Exercise instructions: Please write out the stretch from the line containing "Is the point at 255,247" through the line containing "1.91 meters", substituting "bedside table" for "nightstand" and keeping everything else the same.

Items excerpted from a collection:

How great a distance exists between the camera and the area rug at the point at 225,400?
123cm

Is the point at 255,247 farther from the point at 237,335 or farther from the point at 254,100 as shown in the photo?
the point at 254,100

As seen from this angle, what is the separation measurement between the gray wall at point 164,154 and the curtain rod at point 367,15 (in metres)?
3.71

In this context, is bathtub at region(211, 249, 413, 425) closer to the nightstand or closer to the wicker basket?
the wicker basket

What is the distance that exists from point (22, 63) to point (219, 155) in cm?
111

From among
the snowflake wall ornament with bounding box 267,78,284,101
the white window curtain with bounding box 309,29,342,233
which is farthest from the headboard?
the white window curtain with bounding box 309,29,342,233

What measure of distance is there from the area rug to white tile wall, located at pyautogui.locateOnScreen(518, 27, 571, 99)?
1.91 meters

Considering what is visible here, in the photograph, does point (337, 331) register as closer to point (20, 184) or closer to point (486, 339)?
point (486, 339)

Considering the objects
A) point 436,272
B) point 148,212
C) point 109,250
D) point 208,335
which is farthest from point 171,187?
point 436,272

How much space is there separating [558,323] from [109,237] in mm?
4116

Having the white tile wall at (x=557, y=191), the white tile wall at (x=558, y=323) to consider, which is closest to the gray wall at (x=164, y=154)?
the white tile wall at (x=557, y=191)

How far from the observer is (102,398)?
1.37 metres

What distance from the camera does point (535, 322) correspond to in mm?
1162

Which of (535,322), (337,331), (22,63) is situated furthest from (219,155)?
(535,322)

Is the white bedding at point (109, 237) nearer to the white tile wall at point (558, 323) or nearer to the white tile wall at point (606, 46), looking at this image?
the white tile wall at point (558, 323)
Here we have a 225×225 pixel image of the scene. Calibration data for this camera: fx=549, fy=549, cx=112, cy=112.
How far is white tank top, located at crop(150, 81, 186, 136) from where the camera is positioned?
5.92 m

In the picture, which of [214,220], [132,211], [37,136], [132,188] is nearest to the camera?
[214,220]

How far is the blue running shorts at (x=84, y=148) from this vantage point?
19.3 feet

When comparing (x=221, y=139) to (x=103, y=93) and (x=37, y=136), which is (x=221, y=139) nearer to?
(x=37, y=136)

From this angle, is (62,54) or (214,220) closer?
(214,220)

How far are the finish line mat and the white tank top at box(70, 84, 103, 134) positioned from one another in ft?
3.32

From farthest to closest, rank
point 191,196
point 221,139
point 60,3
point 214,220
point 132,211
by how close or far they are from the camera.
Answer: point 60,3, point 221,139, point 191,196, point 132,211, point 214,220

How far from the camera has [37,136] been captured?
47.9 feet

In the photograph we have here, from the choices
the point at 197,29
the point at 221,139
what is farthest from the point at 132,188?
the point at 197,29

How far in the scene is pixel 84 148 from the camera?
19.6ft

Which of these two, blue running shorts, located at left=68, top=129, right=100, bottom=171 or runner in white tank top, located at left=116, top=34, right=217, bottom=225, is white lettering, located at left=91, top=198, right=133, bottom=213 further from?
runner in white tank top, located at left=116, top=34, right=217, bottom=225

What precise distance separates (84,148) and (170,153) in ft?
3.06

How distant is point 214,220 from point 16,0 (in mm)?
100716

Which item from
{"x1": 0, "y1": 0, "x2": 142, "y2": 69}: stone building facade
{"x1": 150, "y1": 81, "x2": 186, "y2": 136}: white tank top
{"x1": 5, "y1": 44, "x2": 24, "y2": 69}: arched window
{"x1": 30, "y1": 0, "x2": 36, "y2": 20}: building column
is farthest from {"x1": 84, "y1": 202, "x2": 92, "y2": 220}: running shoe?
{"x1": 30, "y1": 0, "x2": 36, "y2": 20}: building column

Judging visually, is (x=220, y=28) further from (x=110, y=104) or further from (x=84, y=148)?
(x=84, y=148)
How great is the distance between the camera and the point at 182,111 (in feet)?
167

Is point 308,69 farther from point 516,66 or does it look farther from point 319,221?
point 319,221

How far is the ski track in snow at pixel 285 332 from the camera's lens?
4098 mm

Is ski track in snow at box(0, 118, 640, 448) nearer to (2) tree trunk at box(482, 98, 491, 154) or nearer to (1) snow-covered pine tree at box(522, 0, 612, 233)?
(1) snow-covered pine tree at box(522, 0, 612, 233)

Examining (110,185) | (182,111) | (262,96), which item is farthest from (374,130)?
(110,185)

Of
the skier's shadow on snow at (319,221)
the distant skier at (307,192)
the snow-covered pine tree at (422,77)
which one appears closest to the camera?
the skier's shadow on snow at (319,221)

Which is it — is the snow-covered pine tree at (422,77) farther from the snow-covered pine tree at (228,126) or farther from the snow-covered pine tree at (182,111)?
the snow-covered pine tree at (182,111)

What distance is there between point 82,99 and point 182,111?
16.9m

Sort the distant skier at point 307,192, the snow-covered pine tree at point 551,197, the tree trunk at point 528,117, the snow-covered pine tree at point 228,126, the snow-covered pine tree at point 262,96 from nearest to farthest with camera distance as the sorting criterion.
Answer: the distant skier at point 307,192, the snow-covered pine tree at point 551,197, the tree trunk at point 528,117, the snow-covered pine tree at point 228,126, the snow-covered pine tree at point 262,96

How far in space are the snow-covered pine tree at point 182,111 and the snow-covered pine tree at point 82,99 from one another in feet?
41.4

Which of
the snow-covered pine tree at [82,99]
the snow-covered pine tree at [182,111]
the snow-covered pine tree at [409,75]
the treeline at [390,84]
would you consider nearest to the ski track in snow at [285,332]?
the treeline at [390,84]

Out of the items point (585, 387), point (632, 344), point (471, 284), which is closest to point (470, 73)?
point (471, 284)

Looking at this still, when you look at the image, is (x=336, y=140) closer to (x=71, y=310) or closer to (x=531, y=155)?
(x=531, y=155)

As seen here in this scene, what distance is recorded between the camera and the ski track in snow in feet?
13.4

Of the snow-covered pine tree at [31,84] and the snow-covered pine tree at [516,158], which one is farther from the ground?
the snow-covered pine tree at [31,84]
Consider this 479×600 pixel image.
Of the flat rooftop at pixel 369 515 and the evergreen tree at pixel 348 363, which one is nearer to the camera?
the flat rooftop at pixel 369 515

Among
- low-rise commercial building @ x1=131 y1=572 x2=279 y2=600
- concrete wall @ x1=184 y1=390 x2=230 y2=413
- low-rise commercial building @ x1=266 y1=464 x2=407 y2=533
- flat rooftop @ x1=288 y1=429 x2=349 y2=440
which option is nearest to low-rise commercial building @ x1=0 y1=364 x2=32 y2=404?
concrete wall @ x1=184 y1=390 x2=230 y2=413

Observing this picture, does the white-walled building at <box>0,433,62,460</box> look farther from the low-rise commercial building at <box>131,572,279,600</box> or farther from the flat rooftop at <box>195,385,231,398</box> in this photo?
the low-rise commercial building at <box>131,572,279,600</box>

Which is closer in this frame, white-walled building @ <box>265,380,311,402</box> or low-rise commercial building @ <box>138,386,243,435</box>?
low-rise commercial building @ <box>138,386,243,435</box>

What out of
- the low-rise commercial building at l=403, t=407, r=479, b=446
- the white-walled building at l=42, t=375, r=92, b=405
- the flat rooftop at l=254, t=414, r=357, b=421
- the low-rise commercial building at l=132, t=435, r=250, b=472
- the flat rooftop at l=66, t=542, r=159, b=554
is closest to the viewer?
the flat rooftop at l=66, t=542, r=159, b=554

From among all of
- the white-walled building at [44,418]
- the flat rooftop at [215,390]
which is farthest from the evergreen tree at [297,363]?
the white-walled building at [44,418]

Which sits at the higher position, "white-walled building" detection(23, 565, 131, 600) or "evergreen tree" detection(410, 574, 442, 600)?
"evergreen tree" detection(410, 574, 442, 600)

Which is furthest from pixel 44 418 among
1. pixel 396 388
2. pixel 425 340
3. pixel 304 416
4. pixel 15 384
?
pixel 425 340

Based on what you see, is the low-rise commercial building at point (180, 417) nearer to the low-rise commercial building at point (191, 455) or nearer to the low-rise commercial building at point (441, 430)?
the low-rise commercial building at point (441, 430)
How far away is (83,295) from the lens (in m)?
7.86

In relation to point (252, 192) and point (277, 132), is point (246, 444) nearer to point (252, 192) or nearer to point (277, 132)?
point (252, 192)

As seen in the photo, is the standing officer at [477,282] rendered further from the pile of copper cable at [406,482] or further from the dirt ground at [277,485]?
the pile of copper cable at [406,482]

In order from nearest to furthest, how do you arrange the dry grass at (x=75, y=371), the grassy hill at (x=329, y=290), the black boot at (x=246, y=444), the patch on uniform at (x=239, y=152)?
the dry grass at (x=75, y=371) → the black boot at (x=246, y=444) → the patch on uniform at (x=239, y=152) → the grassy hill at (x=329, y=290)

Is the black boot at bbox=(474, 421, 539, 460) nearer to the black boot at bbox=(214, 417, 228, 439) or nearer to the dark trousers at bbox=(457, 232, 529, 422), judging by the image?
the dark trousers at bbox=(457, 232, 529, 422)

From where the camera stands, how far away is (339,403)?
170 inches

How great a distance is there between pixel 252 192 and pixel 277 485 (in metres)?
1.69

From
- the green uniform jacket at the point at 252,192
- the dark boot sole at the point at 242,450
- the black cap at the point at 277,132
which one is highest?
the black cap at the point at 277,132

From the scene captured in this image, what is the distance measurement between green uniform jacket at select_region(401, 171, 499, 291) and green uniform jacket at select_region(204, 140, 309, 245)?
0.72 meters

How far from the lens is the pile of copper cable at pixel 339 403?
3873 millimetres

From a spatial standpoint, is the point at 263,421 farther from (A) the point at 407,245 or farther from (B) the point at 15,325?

Correct output:
Is the point at 255,247 farther from the point at 237,335 or farther from the point at 254,100 as shown in the photo?
the point at 254,100

As seen from this angle, what is the separation measurement between the gray wall at point 164,154 and the curtain rod at point 367,15 (in metres)?
3.71

In this context, is bathtub at region(211, 249, 413, 425) closer to the bedside table or closer to the wicker basket?
the wicker basket

What is the distance that exists from point (22, 63) to point (219, 155) in cm?
111

From among
the snowflake wall ornament with bounding box 267,78,284,101
the white window curtain with bounding box 309,29,342,233
which is farthest from the headboard?
the white window curtain with bounding box 309,29,342,233

What measure of distance is there from the area rug to white tile wall, located at pyautogui.locateOnScreen(518, 27, 571, 99)?
1.91 meters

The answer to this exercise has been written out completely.